Anti-Demokrati 23.09.2003 - 23:21
Im Text finden sich Positionen, die ich so nicht sinnvoll finde. Danach wird so getan, als wenn das Urteil skandalös wäre - also irgendwie nicht in der Logik von sonstiger Rechtssprechung läge. Außerdem wird mit positivem Bezug plus inhaltlich problematischer Aussage auf das Grundgesetz verwiesen. Schließlich wird der Staat als Bollwerk gegen faschistische Orientierungen angerufen. Das verlagert emanzipatorische Politik in Herrschaftssysteme - eine meines Erachtens sinnlose, in der "Linken" aber leider verbreitete politische Strategie.

Genauer:

"Diese Lehre aus der Geschichte habe sich im Grundgesetz niedergeschlagen, das weit höher zu bewerten sei, als die Versammlungsfreiheit von Neonazis"

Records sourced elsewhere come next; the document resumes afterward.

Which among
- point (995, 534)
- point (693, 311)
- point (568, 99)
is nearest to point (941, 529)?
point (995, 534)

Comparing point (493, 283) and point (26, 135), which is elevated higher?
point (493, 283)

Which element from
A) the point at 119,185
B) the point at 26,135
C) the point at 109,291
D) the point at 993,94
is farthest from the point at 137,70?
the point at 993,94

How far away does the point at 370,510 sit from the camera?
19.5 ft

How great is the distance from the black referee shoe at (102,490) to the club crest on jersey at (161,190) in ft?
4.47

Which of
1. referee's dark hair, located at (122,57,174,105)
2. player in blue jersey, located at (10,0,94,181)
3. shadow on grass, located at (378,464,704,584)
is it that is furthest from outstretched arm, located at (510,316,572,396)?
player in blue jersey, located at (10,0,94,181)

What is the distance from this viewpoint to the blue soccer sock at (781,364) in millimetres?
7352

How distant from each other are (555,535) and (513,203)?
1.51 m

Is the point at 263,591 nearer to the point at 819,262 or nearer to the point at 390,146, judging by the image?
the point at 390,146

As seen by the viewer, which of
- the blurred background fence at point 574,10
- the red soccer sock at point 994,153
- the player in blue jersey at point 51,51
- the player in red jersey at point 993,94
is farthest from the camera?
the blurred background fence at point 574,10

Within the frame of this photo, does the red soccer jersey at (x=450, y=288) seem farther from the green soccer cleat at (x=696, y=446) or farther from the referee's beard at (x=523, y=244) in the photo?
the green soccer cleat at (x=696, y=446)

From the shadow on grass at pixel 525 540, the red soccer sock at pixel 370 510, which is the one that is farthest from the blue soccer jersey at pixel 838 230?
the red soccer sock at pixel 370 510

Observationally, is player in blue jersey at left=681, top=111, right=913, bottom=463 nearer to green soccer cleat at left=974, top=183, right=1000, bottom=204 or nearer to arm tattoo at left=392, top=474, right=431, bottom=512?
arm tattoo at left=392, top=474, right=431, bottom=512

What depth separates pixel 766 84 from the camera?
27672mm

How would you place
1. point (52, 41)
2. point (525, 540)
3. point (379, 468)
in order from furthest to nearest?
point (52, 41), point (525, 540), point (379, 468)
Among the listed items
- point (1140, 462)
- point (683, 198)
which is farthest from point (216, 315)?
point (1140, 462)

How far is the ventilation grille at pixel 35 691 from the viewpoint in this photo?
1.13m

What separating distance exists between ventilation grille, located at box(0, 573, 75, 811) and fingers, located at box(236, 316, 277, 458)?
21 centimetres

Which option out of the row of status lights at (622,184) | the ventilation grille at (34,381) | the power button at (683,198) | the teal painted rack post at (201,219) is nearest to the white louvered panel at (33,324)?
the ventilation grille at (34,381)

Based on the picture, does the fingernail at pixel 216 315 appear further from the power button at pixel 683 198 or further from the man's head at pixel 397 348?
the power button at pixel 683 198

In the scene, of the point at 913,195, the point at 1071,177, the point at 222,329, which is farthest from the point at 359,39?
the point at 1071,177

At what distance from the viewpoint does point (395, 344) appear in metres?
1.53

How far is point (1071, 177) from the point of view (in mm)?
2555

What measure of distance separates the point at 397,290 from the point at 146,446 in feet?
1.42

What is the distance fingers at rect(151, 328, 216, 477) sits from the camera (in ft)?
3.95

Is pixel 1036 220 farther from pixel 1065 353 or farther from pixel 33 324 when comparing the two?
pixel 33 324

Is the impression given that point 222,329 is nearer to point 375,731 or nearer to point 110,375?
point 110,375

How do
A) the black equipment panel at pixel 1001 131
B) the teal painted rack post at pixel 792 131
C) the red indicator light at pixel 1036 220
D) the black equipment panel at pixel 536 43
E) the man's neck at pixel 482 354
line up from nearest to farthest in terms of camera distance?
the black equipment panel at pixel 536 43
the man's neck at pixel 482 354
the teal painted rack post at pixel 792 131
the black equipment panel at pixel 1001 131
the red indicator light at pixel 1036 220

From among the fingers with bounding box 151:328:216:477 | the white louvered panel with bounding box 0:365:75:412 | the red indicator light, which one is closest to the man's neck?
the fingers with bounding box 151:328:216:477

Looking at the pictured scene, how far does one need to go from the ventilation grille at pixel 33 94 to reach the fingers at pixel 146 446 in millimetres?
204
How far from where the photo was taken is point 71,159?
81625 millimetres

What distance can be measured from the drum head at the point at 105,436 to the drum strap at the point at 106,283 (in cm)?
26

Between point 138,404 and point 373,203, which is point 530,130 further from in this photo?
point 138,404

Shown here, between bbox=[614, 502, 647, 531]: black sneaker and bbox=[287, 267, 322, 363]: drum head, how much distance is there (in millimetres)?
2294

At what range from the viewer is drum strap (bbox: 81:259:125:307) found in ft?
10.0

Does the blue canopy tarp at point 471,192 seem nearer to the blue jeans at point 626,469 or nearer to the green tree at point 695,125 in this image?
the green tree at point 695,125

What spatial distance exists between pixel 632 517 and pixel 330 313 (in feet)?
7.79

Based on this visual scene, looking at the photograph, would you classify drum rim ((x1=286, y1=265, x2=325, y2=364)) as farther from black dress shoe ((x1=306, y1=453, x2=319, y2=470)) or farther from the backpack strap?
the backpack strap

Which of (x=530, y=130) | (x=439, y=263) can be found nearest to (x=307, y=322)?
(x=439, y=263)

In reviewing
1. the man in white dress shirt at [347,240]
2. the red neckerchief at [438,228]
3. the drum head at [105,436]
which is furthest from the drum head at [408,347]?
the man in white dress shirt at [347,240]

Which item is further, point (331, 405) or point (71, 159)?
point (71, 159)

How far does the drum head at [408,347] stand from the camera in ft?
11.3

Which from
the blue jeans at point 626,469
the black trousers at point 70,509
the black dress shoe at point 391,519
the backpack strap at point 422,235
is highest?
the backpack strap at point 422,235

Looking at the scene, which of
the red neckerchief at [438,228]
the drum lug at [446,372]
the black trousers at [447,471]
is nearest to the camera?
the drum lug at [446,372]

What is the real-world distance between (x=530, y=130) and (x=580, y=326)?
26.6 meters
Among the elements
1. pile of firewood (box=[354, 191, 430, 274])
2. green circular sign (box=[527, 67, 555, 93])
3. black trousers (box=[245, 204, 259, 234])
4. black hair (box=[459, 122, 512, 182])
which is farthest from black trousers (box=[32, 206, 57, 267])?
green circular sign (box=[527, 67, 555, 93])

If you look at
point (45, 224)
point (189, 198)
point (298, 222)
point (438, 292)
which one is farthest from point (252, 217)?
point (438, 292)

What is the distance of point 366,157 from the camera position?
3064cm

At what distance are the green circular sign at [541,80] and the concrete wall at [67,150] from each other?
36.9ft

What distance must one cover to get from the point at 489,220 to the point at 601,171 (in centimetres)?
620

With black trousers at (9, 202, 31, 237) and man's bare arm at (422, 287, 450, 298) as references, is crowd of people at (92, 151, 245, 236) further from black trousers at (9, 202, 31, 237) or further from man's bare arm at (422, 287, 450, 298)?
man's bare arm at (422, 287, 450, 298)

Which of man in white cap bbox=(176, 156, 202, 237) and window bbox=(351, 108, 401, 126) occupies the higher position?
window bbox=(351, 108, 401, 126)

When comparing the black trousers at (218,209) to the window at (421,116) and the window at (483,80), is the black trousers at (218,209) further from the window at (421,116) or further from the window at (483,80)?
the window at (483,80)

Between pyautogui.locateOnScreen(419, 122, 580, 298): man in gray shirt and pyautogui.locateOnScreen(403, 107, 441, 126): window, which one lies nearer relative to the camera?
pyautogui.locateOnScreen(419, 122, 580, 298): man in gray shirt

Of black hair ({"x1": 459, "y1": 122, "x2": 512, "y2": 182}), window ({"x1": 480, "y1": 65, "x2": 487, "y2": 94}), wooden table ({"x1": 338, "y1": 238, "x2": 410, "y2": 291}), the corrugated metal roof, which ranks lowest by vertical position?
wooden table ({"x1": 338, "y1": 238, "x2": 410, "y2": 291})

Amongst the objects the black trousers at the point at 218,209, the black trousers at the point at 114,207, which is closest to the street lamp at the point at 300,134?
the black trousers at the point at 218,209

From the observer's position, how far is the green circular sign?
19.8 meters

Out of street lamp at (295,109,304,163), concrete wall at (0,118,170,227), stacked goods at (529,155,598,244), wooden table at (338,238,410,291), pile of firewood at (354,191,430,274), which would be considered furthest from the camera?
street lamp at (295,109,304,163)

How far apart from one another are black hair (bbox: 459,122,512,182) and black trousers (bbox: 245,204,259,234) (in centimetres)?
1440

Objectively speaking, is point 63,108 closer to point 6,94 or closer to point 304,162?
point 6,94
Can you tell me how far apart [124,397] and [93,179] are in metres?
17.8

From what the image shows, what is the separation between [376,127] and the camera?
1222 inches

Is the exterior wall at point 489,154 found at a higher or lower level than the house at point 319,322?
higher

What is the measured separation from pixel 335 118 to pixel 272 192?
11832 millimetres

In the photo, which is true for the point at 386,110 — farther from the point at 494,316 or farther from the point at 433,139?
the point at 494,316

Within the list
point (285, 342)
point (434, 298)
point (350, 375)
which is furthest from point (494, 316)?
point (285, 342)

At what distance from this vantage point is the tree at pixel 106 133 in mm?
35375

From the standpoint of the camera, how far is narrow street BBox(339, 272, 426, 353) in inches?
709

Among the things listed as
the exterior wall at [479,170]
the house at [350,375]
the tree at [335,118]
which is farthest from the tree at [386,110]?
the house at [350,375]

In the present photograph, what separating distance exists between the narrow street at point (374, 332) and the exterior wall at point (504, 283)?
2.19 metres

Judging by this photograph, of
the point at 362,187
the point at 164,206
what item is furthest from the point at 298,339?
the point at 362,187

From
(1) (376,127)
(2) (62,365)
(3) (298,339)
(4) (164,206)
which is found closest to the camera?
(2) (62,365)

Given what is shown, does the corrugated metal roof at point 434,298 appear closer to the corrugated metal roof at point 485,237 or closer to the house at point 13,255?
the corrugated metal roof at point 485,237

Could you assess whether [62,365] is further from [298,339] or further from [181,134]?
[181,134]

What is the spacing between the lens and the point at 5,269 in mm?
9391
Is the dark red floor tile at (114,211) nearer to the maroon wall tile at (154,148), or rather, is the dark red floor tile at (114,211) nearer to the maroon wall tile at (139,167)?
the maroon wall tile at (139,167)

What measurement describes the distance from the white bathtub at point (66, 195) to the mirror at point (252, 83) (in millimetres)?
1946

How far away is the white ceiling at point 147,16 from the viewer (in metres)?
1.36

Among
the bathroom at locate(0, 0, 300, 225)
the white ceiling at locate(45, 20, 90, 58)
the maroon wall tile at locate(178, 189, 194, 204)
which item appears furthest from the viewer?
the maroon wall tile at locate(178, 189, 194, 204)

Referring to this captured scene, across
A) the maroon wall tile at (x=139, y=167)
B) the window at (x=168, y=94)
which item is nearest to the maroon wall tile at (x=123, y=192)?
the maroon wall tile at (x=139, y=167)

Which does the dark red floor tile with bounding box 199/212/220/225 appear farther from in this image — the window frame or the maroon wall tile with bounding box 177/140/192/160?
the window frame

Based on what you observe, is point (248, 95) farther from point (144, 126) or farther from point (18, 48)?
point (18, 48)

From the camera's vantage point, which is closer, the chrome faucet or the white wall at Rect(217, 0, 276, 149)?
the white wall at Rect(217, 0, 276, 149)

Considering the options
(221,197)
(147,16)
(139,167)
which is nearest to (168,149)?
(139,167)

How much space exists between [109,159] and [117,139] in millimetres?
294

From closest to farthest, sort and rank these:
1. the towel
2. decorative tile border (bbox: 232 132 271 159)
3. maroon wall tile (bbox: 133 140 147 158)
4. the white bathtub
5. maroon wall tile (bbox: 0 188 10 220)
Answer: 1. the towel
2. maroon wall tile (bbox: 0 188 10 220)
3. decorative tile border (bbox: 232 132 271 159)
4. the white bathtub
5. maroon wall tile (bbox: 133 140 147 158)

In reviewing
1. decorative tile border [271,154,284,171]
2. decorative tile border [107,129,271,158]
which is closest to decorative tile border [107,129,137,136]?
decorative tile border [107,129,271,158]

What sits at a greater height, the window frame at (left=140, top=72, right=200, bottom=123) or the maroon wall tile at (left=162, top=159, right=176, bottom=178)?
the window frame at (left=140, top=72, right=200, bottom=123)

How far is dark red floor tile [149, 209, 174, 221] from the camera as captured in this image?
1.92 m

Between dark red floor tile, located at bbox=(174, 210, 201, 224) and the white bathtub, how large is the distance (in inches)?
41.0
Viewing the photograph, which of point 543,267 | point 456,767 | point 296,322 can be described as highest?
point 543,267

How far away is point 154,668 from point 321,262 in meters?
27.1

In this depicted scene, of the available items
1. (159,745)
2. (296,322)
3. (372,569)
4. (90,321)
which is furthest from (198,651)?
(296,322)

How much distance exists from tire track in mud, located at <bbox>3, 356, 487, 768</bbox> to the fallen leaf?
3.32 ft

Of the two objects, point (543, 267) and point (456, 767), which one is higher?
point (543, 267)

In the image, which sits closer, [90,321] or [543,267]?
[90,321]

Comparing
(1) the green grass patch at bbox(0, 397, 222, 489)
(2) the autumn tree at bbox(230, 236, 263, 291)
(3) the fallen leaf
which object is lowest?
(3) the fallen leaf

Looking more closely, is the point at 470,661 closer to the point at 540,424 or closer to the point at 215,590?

"das" bezieht sich auf das Grundgesetz. Das ist erstmal in sich sinnlos, da die Versammlungsfreiheit auch Grundgesetz ist. Warum das GG höher sein soll als das GG, erschließt sich nicht. Außerdem ist es politisch fatal. Wem wird da eigentlich geholfen, wenn die Versammlungsfreiheit attackiert wird? Weder den Rechten noch den "Linken", sondern vor allem der Mitte, den real Herrschenden. Gegen wen Einschränkungen des Versammlungsrechts ständig gerichtet werden, ist ja wohl kein Geheimnis (mal abgesehen davon, daß das geltende Versammlungsrecht nur noch ein Haufen Scheiße ist). Mit der Argumentation macht sie die Rote Hilfe M zum Anwalt der Herrschenden und zur Gegnerin politischer Aktion.

"Oder gehört nach Meinung dieser Herren zur „Meinungsfreiheit“ das Tragen von Transparenten mit der Aufschrift `National Sozialismus`?“ "

Auch dieser Satz zeigt, daß ausgerechnet der Staat als Bollwerk gegen den Faschismus betrachtet wird. Sicherlich ist richtig, daß die aktuelle Praxis der "Linken" und nahestehender herrschaftskritischer Gruppen ("Links" ist ja meist eher herrschaftsbefürwortend, wenn auch andere herrschen sollen) keine Gegenwehr zu faschistischen Aktionen darstellt (langweilige Gegenaufmärsche in uniformer Ähnlichkeit zu den Nazis, Parolen, Appelle an Polizei usw.) - das aber muß ja nicht so bleiben. Und sollte nicht! Was nötig ist, ist ein kreativer, breiter Protest gegen rechte Gruppen und Aktionen ... und gegen die politische Mitte, die StaathalterInnen des demokratischen Systems, die zur Zeit schließlich der entscheidende und sehr erfolgreiche Machtblock in der Gesellschaft sind.


Und noch: Für Gerichtsverfahren wäre auch zu überlegen, ob nicht kreative, offensive Aktionen sinniger sind als die Betroffenheitskulte nach den Niederlagen ... siehe  http://www.projektwerkstatt.de/antirepression.

Weitere Presseberichte

AreaBoy 24.09.2003 - 10:52
ND (Nikolaus Brauns)

 http://www.nd-online.de/artikel.asp?AID=41861&IDC=2

SZ Verdi: Urteile gegen Nazi-Gegner skandalös

 http://www.sueddeutsche.de/sz/muenchen/red-artikel1361/

Weitere Verurteilung

Leser 27.09.2003 - 11:55
Wie gestern in der TZ-München zu lesen war, wurde gestern ein 57 jähriger Mann verurteilt und zu 450 Euro Geldstrafe verurteilt, weil er letztes Jahr auf einer Anti-Nazi Kundgebung zu einem Polizisten in Zivil gesagt hatte: "Mit Spitzeln rede ich nicht". Das Gericht drückt sich um die Bezichtigung der "Beleidigung" herum und sagte dem Angeklagten -Diffamierung- nach. Es ist unglaublich was hier zur Zeit passiert.